À cause de ce manque d’informations démographiques et socio-économiques pertinentes et actualisées sur l’éducation, la santé, l’environnement, l’agriculture, le logement, la migration, les dirigeants pilotent Haïti à l’aveuglette depuis des années. Et dans ces conditions, selon ces experts, une bonne gouvernance demeure utopique.

Cette absence de chiffres est un obstacle majeur au développement du pays, puisque ce manque d’actualisation des données sociodémographiques donne lieu à des budgets et plans de développement qui ne reflètent pas la réalité du pays.

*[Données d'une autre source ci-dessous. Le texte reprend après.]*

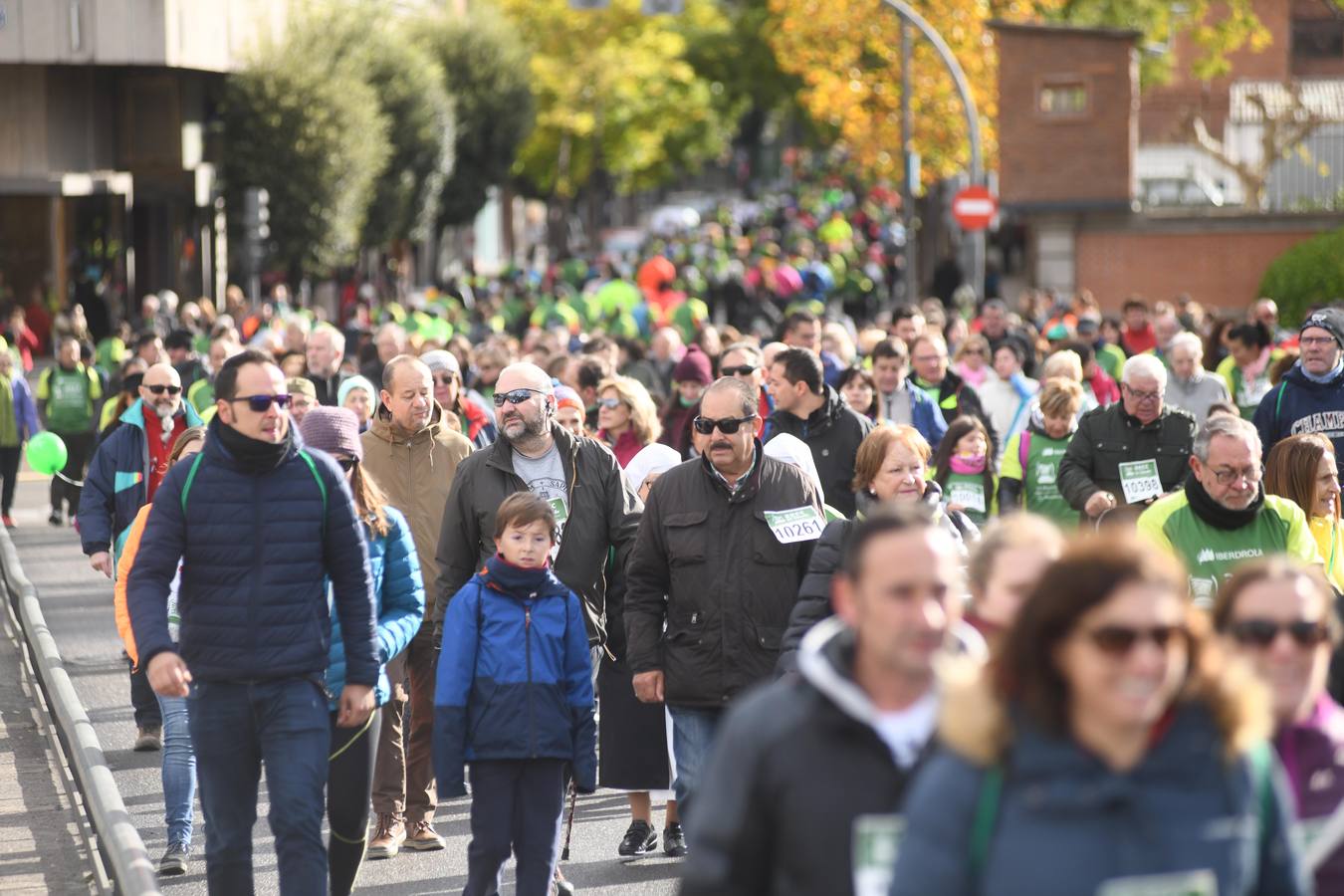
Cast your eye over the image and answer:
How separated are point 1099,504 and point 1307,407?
135 cm

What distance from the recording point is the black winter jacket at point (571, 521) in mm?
8406

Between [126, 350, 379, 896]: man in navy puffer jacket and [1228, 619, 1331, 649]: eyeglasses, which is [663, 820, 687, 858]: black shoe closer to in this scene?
[126, 350, 379, 896]: man in navy puffer jacket

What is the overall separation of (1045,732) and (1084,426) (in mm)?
7515

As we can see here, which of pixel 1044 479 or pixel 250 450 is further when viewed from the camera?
pixel 1044 479

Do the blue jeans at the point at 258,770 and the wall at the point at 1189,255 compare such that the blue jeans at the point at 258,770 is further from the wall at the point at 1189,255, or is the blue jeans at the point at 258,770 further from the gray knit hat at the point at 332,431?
the wall at the point at 1189,255

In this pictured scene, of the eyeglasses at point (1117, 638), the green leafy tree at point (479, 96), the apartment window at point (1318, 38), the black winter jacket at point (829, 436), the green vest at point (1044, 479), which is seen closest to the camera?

Économiste, Emmanuela Douyon a dû faire face à cette absence de données lorsqu’elle cherchait les résultats des dernières élections, par communes, dans le cadre de la réalisation d’un travail universitaire.

«Aucune institution n’était capable de me fournir ces informations, pas même le Conseil électoral provisoire ni même les partis politiques», déclare Douyon à AyiboPost.

Normalement, un parti politique devrait avoir ces informations afin de mieux évaluer sa performance aux élections. Mais selon Emmanuela Douyon, directrice exécutive de PoliCité, «les dirigeants haïtiens n’ont pas cette culture de prendre des décisions à partir des données.»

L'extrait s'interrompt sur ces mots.